АЛМАТЫ ТЕХНОЛОГИЯЛЫҚ УНИВЕРСИТЕТІ ИНЖИНИРИНГ ЖӘНЕ АҚПАРАТТЫҚ ТЕХНОЛОГИЯЛАР ФАКУЛЬТЕТІ Ақпараттық Технологиялар Кафедрасы
СӨЖ “Сlustering task.”
Баға
Ескертпе
Қолы
Орындаған:
Бердіғалиев Ақниет
Қабылдаған:
Қабдолдина А.
Алматы 2023ж
Clustering is the grouping of objects according to the similarity of their properties; each cluster consists of similar objects, and the objects of different clusters differ significantly.
Clustering goals in Data Mining can be different and depend on the specific task being solved.
Let's consider these tasks.
• Data study. Splitting a set of objects into similar groups helps to identify the structure of data, increase the visibility of their representation, put forward new hypotheses, and understand how informative the properties of objects are.
• Facilitating analysis. Clustering can simplify further data processing and
model building: each cluster is processed individually and a model is created for each cluster separately. In this sense, clustering is a preparatory stage before solving other tasks
Data Mining: classifications, regressions, associations, sequential patterns.

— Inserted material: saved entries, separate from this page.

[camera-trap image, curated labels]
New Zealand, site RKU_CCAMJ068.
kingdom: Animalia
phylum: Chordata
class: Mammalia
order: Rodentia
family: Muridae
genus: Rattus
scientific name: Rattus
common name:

In the previous lessons, we got acquainted with several common metric approaches to classification and regression problems. In them, we were given a training sample (marked up data), according to which the model was built. But in practice, there are problems when the initial set of objects is not marked up and you need to build a model that would distribute images into groups (classes) using a given (or selected) metric between objects:
This is a statement of the clustering problem. Here at the output, in general, you need to find:
multiple clusters ;
clustering algorithm .
And, since the algorithm itself must distribute the images into classes, the clustering task is attributed to unsupervised learning tasks. That is, it is a private task of teaching without a teacher. In addition to clustering, there are completely different methods that also apply to teaching without a teacher. Therefore, it is not necessary to assume that clustering covers the entire class of such tasks.